The match was abandoned 11 balls before the second innings constituted a game, with Australia well ahead in the chase

Andrew McGlashan
Andrew McGlashan
03-Nov-2019
Australia captain Aaron Finch has questioned the need for a 20-minute interval during the rain-ruined T20I against Pakistan at the SCG. The match was abandoned 11 balls before the second innings constituted a game, with Australia well ahead in the chase.
Australia were 0 for 41 after 3.1 overs when rain returned and there was no chance for the match to resume before the cut-off time. Pakistan's innings had been interrupted by a lengthy stoppage after 12.4 overs and then resumed for 14 deliveries before the standard break between innings was taken.
"If you're cutting overs off the game and you still have a 20-minute break, it doesn't make much sense to me," Finch said in his post-match TV interview. "When you lose a few overs and then you still have a 20-minute break... I thought that was really interesting. But it's part of the rules and you can't do much about it."
The ICC playing conditions give the match referee - in this case Javagal Srinath - the discretion to reduce the interval to 10 minutes but that was not exercised.
Clause 11.4.2 of the playing conditions states: "... following a lengthy delay or interruption prior to the completion of the innings of the team batting first, the Match Referee may, at his discretion, reduce the interval between innings from 20 minutes to not less than 10 minutes."
Vice-captain Alex Carey said that Australia had approached the match officials about what the length of the interval would be and were told that standard break would remain.
"We asked the question, what the changeover would have been, and it remains the same so we were aware of that and can't change it," Carey said. "The boys did a great job getting the start, just a shame it was probably five minutes too late.
"It's disappointing to be so close, but it's part of the game. It's one of things we can't change. The spectators would have liked a result, but we understand it. Good or bad, it's part of it."
Had there been time to resume the game for 11 more deliveries to make it a match, the five-over target would have been 39 so Australia were already ahead of that mark. Had the rain not arrived, Pakistan could have fought back with wickets but this was certainly a case of them escaping what was shaping up as a defeat following Finch's onslaught against Mohammad Irfan - his second over cost 26.

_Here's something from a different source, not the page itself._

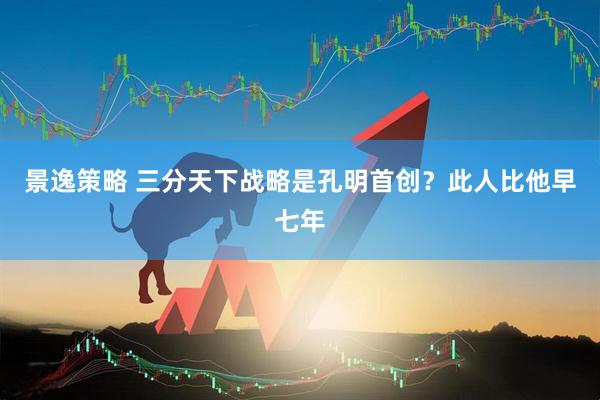 景逸策略 三分天下战略是孔明首创？此人比他早七年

Other than captain Babar Azam they couldn't find much impetus with the bat, although the stoppage after 12.4 overs worked against them as they had to restart for just 14 more deliveries.
"If the match had continued for 20 overs, we should have come up with 160-170. It really effected our team plan," Mohammad Rizwan said. "We lost early wickets but we had wickets in hand for the last few overs, then the rain came."